** Work instructions **
Write the next part of the forum thread below about Yamashita Shorin-Ryu karate, picking up from its final line.
___ Text shown
# Yamashita Shorin-Ryu



## OwlMatt (Feb 16, 2012)

Any Shorin-Ryu guys on MT who are familiar with Yamashita? I've looked him up online, and can find plenty of stuff about the man himself, but precious little about his karate clubs. Two of his clubs are near me, and I'm wondering what to expect. What will be different from other Shorin-Ryu styles? Is training likely to include sparring?

Any info would be much appreciated. I'm a noob when it comes to karate.


----------



## Ray B (Feb 18, 2012)

Yamashita's karate is throught the Chibana line. Chibana-Nakazato-Yamashita. 
There are typically a lot of yakusoku and free sparring. He is also known for his kobudo.


----------



## OwlMatt (Feb 19, 2012)

Thanks a lot. I had gotten hints of the kobudo from what I had found, but nothing about sparring.


----------



## chinto (Mar 24, 2012)

yes I know a man who studied under him in the mid west at times. his instructor was a student of Yamashita Sensei.


----------



## rframe (Mar 24, 2012)
______
___ Supplied data
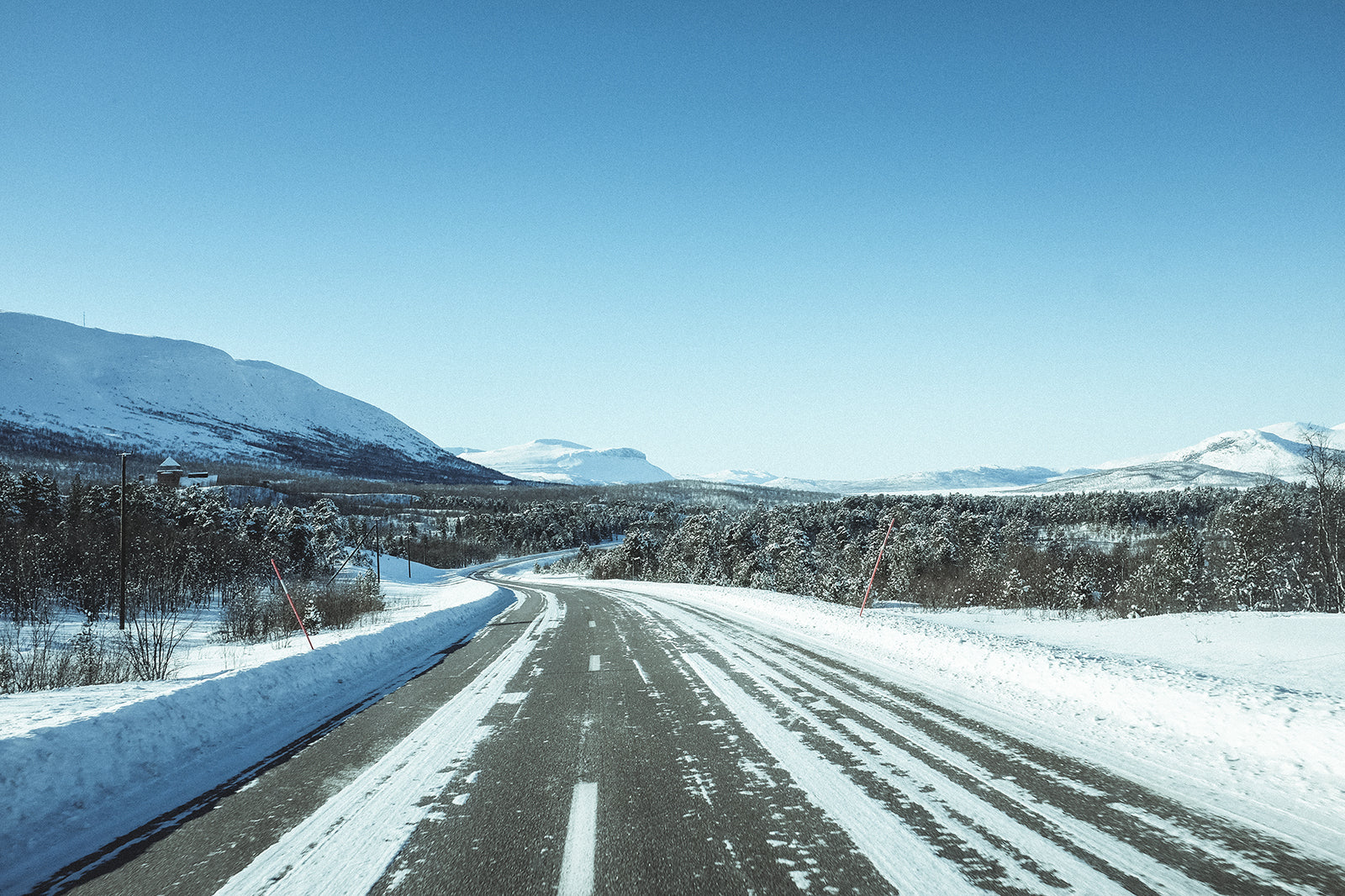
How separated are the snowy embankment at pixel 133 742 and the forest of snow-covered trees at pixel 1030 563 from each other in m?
27.4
______
** Reply **
When I was a little kid I studied Yamashita Shorin-Ryu in the midwest for maybe 6-9 months under sensei Pat Kerrington.  I probably cannot tell you much more than you can google on it, as I was pretty young.  I still have my tiny little gi with the Yamashita cobra/tiger/eagle shield on the back and my old orange belt.


----------



## FabianosKarate (Oct 24, 2012)

Our head Sensei, Mr. Tom Fabiano, trained with Sensei Yamashita for several years. This is where he was introduced to several of the applications we use in class still today. From what I remember (and don't 100% quote me), Sensei Fabiano wasn't a huge fan of how Sensei Yamashita tested his black belts. Mr. Fabiano has very high standards when it comes to technique and he doesn't feel that some of Yamashita's students truly earned their rank.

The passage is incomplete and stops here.